The Decolonial Intellectual
More from Shih. I must say, this short essay of hers has been pretty inspiring as I go about working on the chapter-that-will-not-behave. Perhaps there is a reason for that.
Knowing the embeddedness of [...] disciplines [such as literature, philosophy, psychoanalysis, and anthropology] in colonial ideology, the decolonial, postcolonial, or minority intellectual has two choices. One is to express endless anxiety over the racialization of thought through an infinite critique of the derivative nature of disciplines and their theories. For a time, several postcolonial scholars made this choice, and some of the most significant conceptual breakthroughs in postcolonial theory were arguably in this vein. Anthropology as the colonial discipline par excellence has for the past decades led a soul-searching critique of itself, with mixed results (Said, "Representing the Colonized"). Fanon would have called these "reactional" rather than "actional" measures (Black Skin [trans.
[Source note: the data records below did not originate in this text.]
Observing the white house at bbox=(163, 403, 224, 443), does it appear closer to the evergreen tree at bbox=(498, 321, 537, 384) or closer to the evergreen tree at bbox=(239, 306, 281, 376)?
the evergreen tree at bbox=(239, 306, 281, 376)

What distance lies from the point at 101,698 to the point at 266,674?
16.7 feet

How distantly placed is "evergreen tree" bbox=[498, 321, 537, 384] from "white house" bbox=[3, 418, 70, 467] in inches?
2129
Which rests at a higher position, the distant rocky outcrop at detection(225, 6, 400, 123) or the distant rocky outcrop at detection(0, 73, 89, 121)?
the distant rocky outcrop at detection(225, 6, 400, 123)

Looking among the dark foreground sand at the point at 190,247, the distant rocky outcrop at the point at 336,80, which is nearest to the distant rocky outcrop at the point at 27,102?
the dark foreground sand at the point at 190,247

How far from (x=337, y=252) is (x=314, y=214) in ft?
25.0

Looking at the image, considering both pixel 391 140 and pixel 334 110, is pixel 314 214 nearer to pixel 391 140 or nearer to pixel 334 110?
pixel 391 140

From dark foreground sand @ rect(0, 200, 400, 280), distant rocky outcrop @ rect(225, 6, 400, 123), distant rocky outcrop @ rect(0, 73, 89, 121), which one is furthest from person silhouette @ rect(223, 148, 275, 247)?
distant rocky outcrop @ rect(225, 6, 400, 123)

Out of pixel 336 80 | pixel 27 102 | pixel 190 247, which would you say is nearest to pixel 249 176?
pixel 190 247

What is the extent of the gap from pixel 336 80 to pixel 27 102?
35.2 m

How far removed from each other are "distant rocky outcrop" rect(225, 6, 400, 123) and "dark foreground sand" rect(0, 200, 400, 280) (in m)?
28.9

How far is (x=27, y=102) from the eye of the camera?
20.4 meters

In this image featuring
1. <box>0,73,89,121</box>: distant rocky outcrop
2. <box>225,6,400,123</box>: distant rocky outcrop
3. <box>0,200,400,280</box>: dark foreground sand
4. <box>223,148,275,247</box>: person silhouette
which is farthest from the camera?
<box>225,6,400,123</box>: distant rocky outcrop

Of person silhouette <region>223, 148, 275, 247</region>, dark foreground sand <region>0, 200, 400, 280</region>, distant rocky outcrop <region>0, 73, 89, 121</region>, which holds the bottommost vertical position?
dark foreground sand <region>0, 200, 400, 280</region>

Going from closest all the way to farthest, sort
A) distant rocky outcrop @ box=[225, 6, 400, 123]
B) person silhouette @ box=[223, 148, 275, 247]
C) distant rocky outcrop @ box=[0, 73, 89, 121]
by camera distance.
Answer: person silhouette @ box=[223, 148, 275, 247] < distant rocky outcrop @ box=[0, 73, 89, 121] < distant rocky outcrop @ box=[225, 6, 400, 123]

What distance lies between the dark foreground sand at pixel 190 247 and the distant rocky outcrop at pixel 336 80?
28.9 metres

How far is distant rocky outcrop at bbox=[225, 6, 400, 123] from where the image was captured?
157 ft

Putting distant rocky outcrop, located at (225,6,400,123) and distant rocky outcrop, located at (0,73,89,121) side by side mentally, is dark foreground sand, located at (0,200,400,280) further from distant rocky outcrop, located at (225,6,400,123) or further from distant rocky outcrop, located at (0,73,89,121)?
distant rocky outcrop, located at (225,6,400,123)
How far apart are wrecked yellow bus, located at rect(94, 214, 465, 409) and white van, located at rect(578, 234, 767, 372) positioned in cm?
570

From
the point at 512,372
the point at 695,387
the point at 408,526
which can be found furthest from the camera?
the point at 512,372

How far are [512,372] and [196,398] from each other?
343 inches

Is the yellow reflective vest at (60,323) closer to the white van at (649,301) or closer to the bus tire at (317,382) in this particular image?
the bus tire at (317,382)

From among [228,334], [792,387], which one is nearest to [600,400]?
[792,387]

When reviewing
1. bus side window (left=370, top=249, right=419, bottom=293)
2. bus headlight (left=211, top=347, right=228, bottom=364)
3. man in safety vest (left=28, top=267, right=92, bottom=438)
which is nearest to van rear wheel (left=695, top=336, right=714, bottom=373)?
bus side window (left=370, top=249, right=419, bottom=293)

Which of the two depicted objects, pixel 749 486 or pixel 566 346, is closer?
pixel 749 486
Markmann]
222). The other choice is Fanon's: he appropriates and synthesizes disciplines, especially psychoanalysis, with great confidence and poise, as DuBois did with sociology. When scholars are so busy learning the disciplines that they have no time left to unlearn them, the confident use, revision, and extension of psychoanalysis by Fanon and sociology by DuBois offer inspiring lessons on how to race these disciplines and make them take race seriously.